A headstrong woman named Vienna runs her own saloon, but is at odds with many of the residents of the desert town nearby, because she supports the building of a railroad. She is friendly with a band of relatively harmless gunfighters and its leader, The Dancin’ Kid, is in love with her. Unfortunately, the gang comes under fire when a local is killed and his sister, Emma, demands justice. She wants Vienna and The Dancin’ Kid killed – or at least run out of town – though jealousy seems to figure into her motivations. Vienna hires an old lover, Johnny Guitar, to protect her, but she can’t prevent the town from descending into chaos.

Joan Crawford stars in this strange blend of Western, film noir, romantic melodrama, and epic tragedy. Truffaut called it “hallucinatory” and it certainly has a unique quality that’s made it both a cult favorite and beloved by other filmmakers. For one thing, the film’s two most important roles are for female characters – Joan Crawford’s Vienna and Mercedes McCambridge’s (The Exorcist) Emma – but not your typical 1950s female characters. The two male leads – Sterling Hayden as Johnny Guitar and Scott Brady as The Dancin’ Kid (those names, come on) – do relatively little other than pine over Vienna and respond to her every whim, while the women own businesses, shoot guns, and effectively run the town. Emma whips herself up in a froth of jealousy, where she is determined to kill The Dancin’ Kid (Vienna says this is because the Kid makes her feel like a woman) and Vienna for providing such stiff competition. Both Emma and Vienna are business owners – cattle and gambling respectively – and they represent the two sides of desert life: cowboys and bandits.

The film’s complicated sexual politics, which culminates in a lethal shootout, suggests a touch of lesbianism in the rivalry between Emma and Vienna, namely in Emma’s violent, unhealthy obsession with Vienna. In real life, Crawford and McCambridge hated each other (due to rivalry) and Crawford allegedly got drunk and threw McCambridge’s clothes and costumes out into the street. Their hatred for each other translated beautifully to the screen and director Nicholas Ray was allegedly delighted that they didn’t get along. And I challenge you to find another film from the period that not only ends in a woman rescuing herself, but in a woman involved in a firefight to the death with another female character.

Despite the film’s low budget and limited sets, Crawford herself serves as a main set piece, as she is costumed in bold colors – namely red, white, and black – and is always artfully posed. In one of my favorite scenes, when her saloon is invaded by angry ranchers, she doesn’t confront them with guns blazing, but rather dolls herself up in a flouncy white dress and plays the piano throughout their confrontation. But I can’t say that this all rests on Crawford. Though she is far superior to McCambridge, Hayden, and Brady, keep your eyes out from some supporting performances from Ward Bond (The Searchers, The Maltese Falcon), Ben Cooper (The Rose Tattoo), John Carradine (Stagecoach), and a young Ernest Borgnine!

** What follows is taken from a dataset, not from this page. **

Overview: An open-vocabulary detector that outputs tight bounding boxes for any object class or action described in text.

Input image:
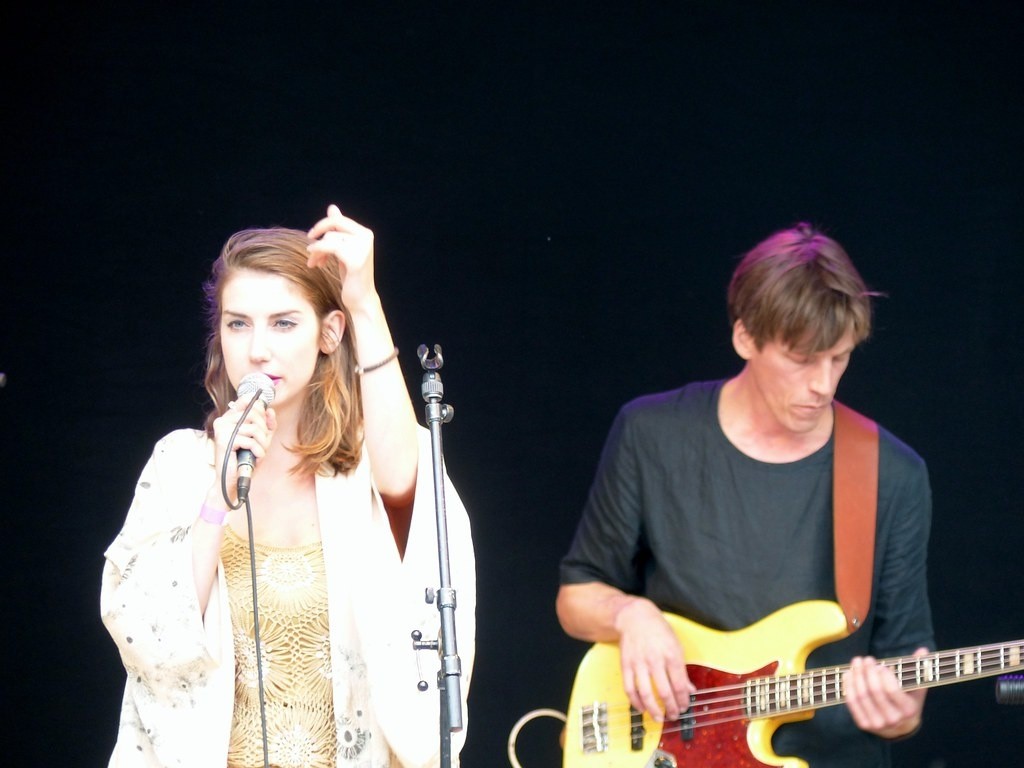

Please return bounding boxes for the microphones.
[236,371,276,501]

Johnny Guitar might not be everyone’s cup of tea, but it comes highly recommended. The blacklisted Ben Maddow helped write the script (in secret) and this is a barely veiled look at the evils of mob violence and McCarthyism. It magically wavers between operatic levels of tragedy, violence, and unrequited love, and absolute camp that must be seen to be believed. After years of being unavailable, it’s finally out on Blu-ray. If you love Joan Crawford and Nicholas Ray, as I do, you won’t want to sleep on this one. Also give Peggy Lee’s catchy, mournful title song a listen.